カイ君はちょっと不器用な男の子です。
学校でもまだ友達がいません。
言葉数も少ないです。そのせいか怖いと思われてるようでした。

こんなカイ君の楽しみは学校帰りに、土手に寝転がって、空を見たり人間ウォッチングすることでした。

そういえば、今日は学校でこんなことがありました。

カイ君が歩いていると、向こうから女の子が2人で腕を組んで歩いてきます。

すると一人の女の子の足元に虫がいました。女の子達はおしゃべりに夢中で気づいていません。

カイ君は、足早に女の子のそばにいくと、虫を踏まないように軽く女の子の肩を押しました。
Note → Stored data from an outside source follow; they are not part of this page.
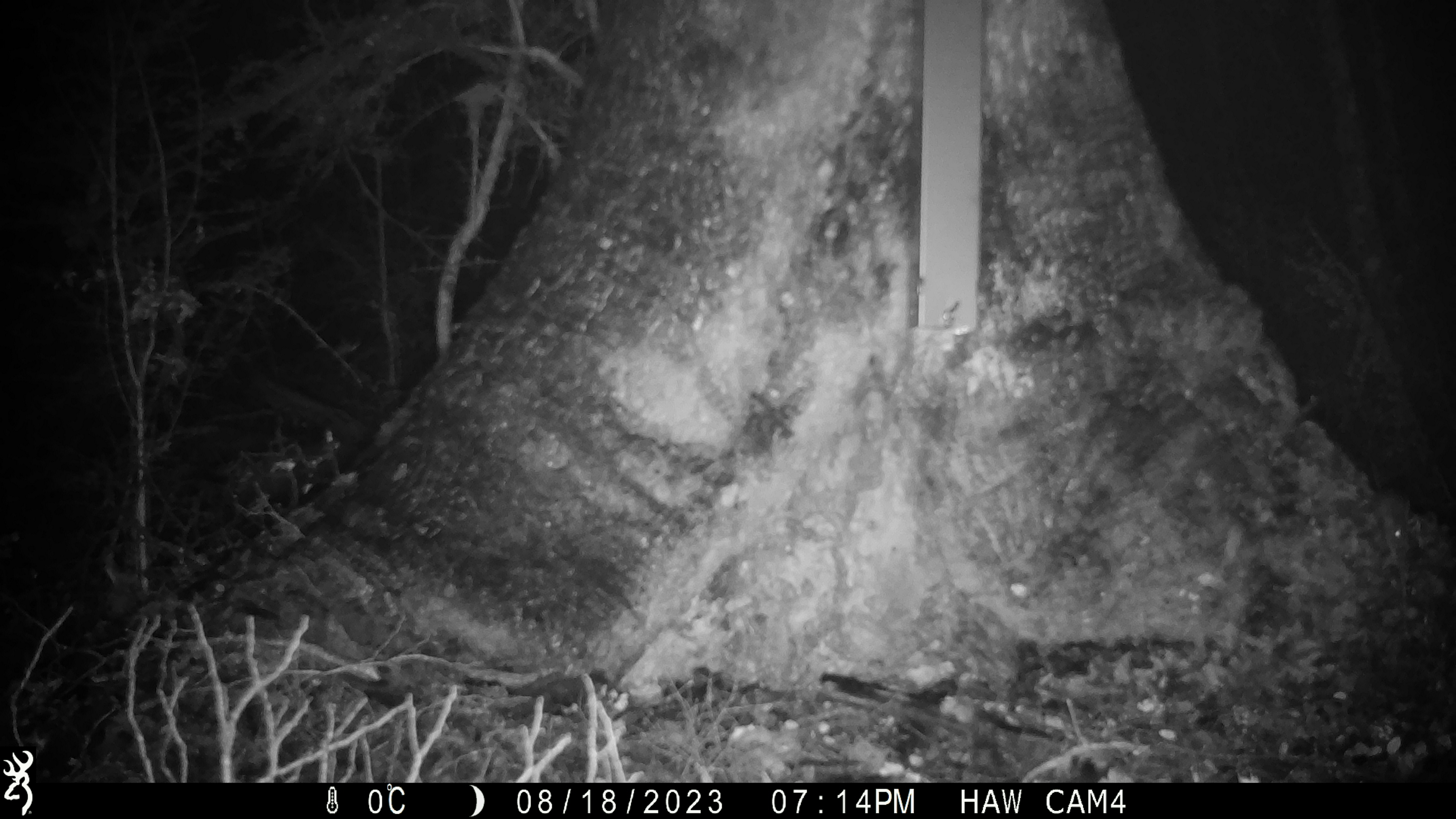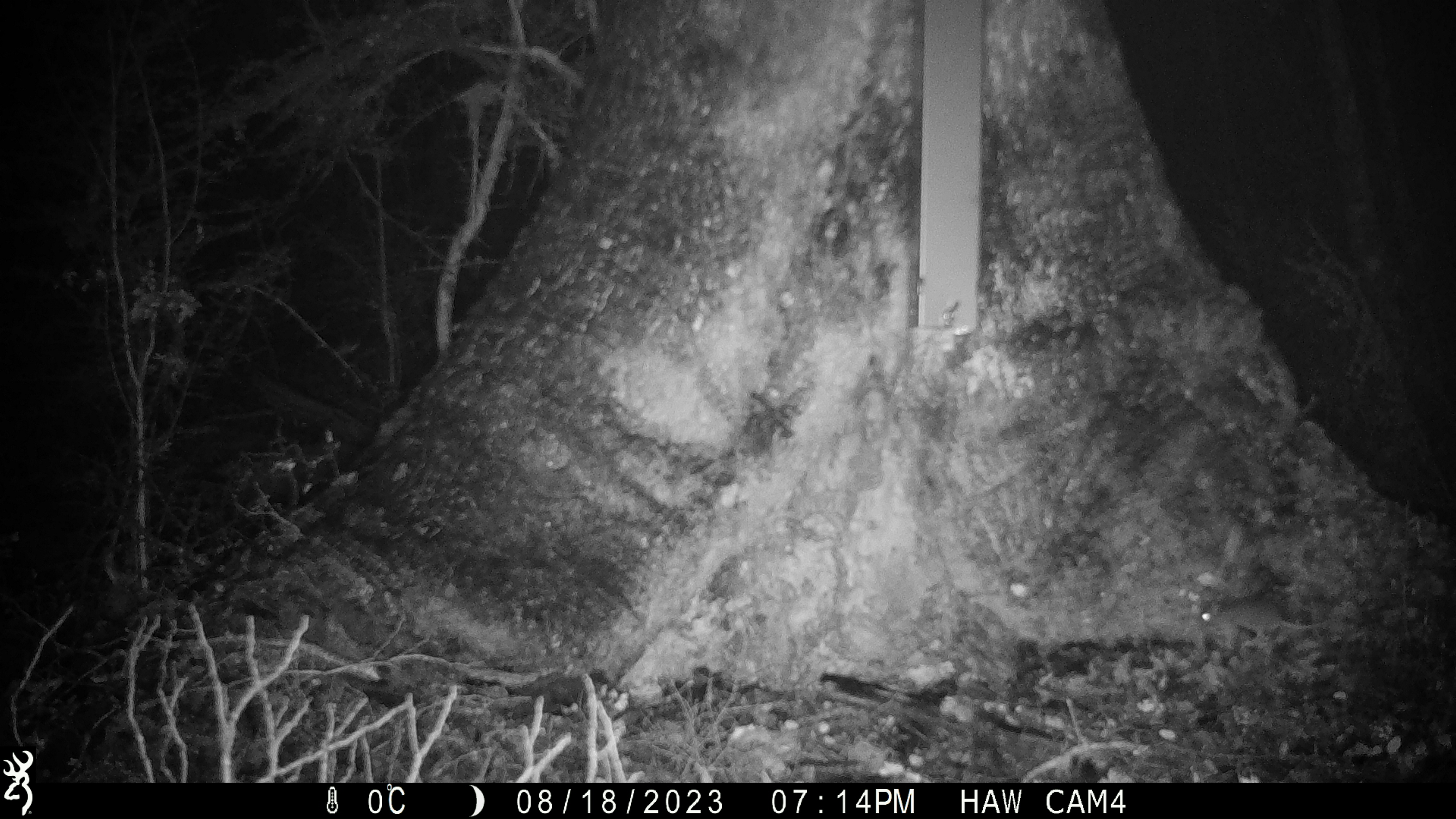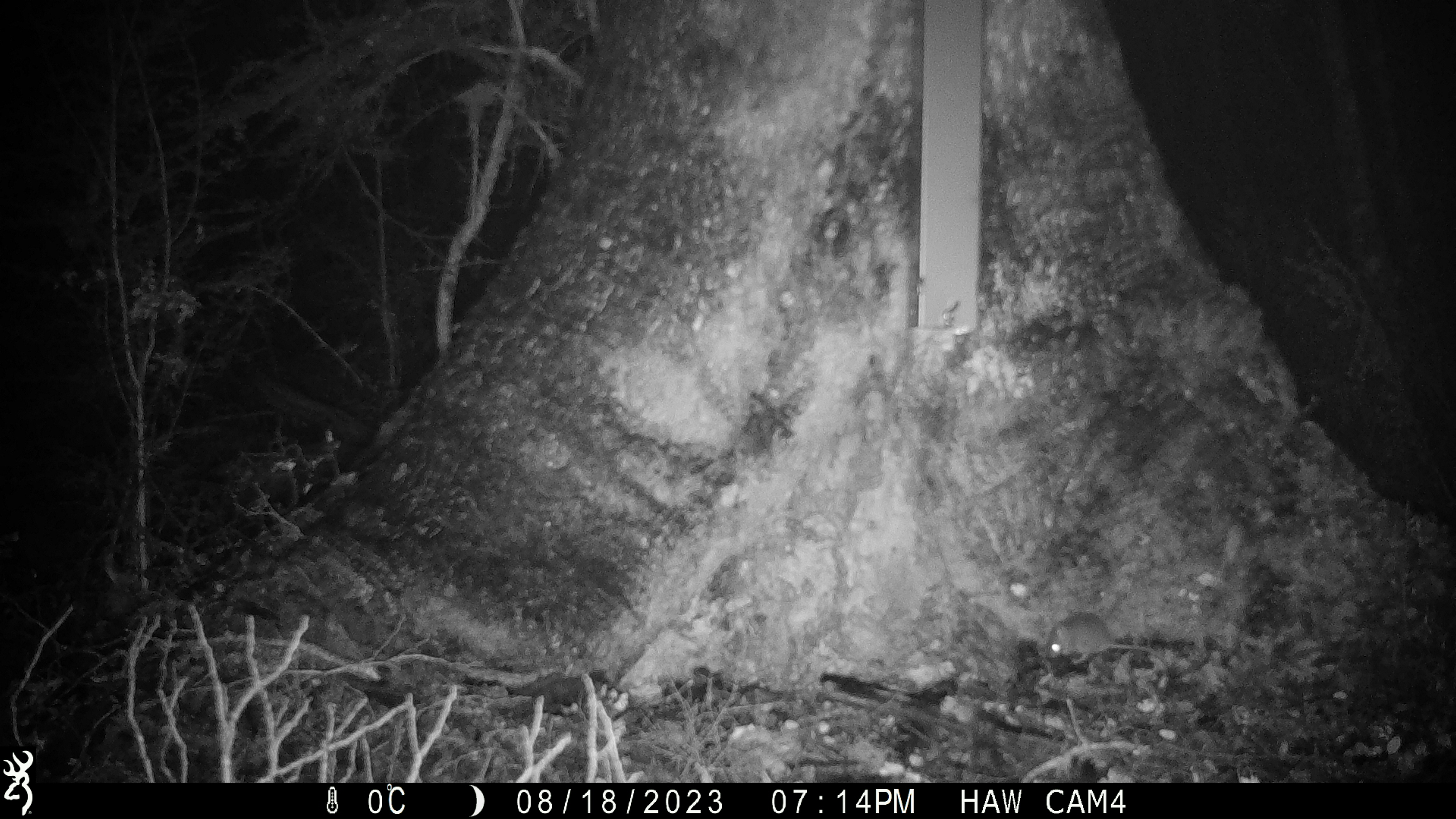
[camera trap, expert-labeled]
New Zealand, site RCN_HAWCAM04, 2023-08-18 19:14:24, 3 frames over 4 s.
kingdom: Animalia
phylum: Chordata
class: Mammalia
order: Rodentia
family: Muridae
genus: Mus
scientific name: Mus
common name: mouse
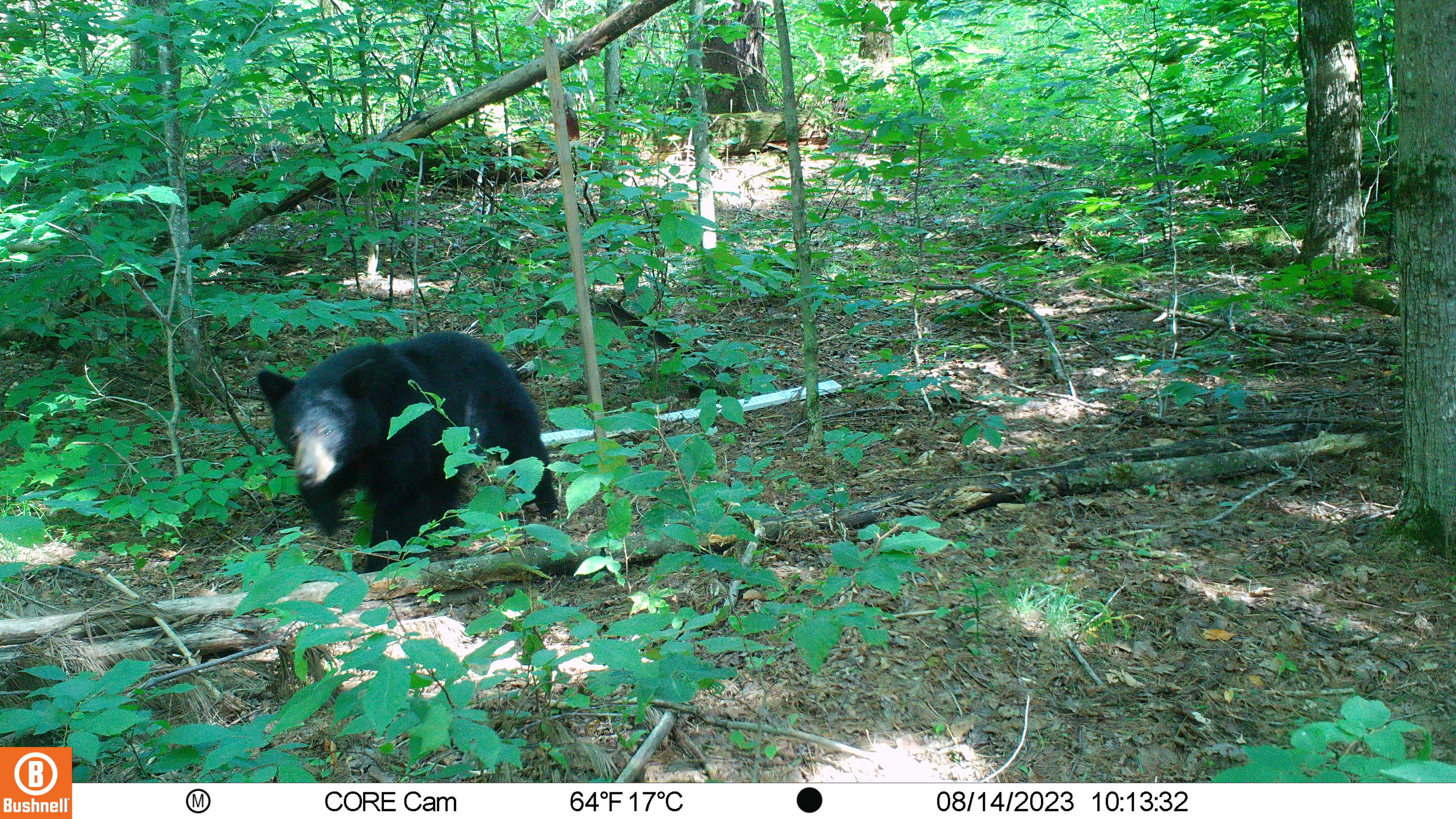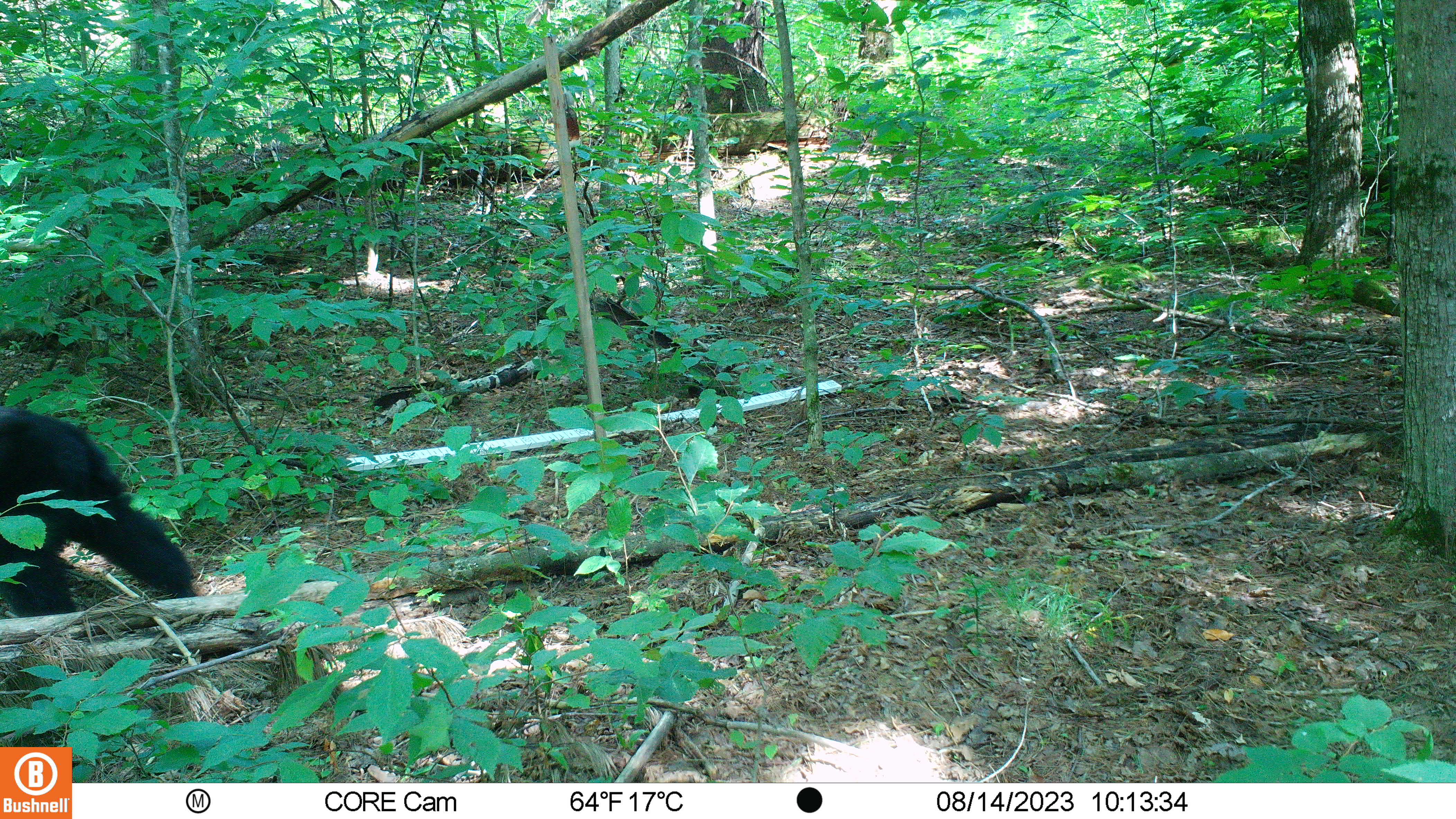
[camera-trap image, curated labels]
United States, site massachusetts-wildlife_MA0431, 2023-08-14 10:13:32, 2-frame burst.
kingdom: Animalia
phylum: Chordata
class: Mammalia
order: Carnivora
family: Ursidae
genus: Ursus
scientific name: Ursus americanus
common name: black bear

カイ君は軽く押したつもりだったけれど、女の子達は不意を突かれたので、思わず後ろに尻餅をつくかたちで、座り込んでしまいました。

「いたぁ」

カイ君もビックリして、

『ごめんっ』

と捨て台詞のように走り去ってしまいました。

「何。今の?ひどくない?」

一人の女の子が言いました。

けれど、もう一人の女の子が気付いたのです。

その子の足元に虫がいたのを・・・・・。
「もしかして・・・・・・・・?」

女の子は振り返り、走り去るカイ君の後ろ姿を見つめました。

そんなカイ君は、今日もいつものように土手に寝転がっていると、ふと緑絨毯の中に黄色いたんぽぽが沢山咲いていることに気付きました。体を 反転させて反対側も見てみると、少し離れた石の影に隠れて、ポツンとたんぽぽが一輪咲いてました。

『何か僕みたい・・・。』

カイ君は、そう話しかけながら、石を掘り起こしました。

『これで仲間が見えるでしょ♪』

カイ君はそう言うと手についた土を叩きながら家路に着きました。

それからカイ君は帰りにその一輪のたんぽぽをきにかけるようになりました。『元気に咲いてるかな?』
『今日こんなことがあったよ。』

カイ君が石を取り除いたお陰で、日が燦々と当たるようになり、たんぽぽは日に日に元気になり、カイ君が来るのを待ち望んでいるかのようです。

今日はまた学校でこんなことがありました。

放課後、先生との用事を済ませ職員室からカイ君がクラスに戻ると、クラスのいわゆるガキ大将が気が弱そうな男の子をいじめていました。

男の子が何も言い返せずにいたので、カイ君は足早にその子の近くに行くと
『 ちょっと悪いけど、先生が呼んでるから。』

そう言ってズカズカとその子の手を引いて教室をあとにしました。
手を引いたまま暫く行くと、手を離しながら

『ごめん、先生がってのは嘘なんだけど、何か辛そうだったから。』

「ありがとう」気弱そうな子が答えました。

『校門まで一緒に帰る?』カイ君がそう言うとその子は頷き、校門で別れました。